--- REQUIREMENTS ---
Return every line of the data below that contains the string "bbox". Matching is case-sensitive.

--- EXERCISE MATERIALS ---
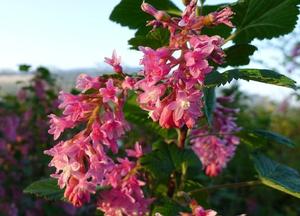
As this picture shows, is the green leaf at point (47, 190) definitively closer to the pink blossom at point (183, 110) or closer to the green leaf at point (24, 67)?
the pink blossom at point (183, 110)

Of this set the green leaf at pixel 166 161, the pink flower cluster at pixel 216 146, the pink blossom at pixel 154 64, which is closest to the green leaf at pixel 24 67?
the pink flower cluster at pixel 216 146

==

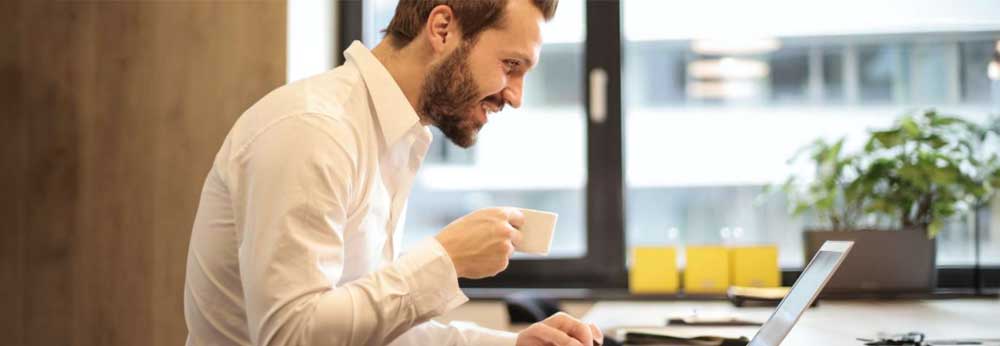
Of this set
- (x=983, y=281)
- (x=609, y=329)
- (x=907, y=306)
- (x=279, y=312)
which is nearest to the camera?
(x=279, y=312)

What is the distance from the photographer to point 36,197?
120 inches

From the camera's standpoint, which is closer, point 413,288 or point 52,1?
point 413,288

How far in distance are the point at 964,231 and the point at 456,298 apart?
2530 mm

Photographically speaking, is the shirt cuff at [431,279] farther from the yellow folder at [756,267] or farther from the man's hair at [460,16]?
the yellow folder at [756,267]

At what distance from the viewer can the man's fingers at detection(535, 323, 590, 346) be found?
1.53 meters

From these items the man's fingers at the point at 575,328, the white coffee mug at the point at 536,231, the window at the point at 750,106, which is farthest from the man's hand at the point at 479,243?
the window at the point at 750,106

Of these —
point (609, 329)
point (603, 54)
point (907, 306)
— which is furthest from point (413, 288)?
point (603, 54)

...

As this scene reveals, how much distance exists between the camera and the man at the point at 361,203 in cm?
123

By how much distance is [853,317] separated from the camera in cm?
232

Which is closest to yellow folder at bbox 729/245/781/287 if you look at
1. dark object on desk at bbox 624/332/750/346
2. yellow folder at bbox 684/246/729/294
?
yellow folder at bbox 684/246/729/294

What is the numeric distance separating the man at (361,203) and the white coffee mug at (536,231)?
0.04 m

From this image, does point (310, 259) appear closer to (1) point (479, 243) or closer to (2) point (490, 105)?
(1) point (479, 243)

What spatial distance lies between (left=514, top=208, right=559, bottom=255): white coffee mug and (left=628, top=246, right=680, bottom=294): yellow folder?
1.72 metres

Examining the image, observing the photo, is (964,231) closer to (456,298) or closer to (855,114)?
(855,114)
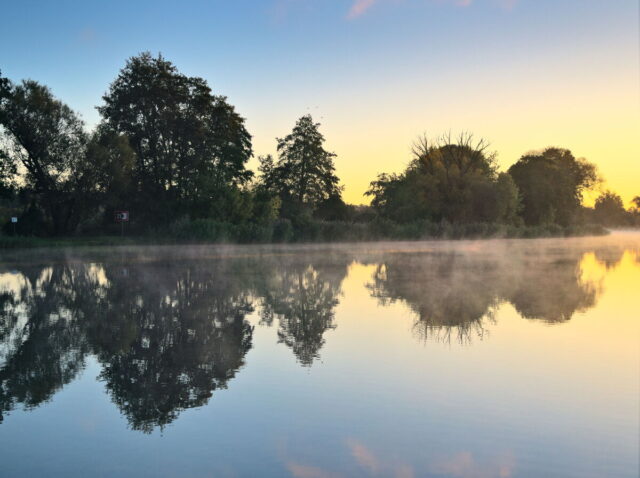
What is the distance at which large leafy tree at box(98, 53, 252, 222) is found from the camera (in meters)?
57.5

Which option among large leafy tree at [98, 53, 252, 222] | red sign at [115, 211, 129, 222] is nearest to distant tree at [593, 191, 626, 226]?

--- RIGHT ANSWER ---
Which is closest to yellow folder at bbox 729/245/781/287 if you look at
1. dark object on desk at bbox 624/332/750/346
2. yellow folder at bbox 684/246/729/294
yellow folder at bbox 684/246/729/294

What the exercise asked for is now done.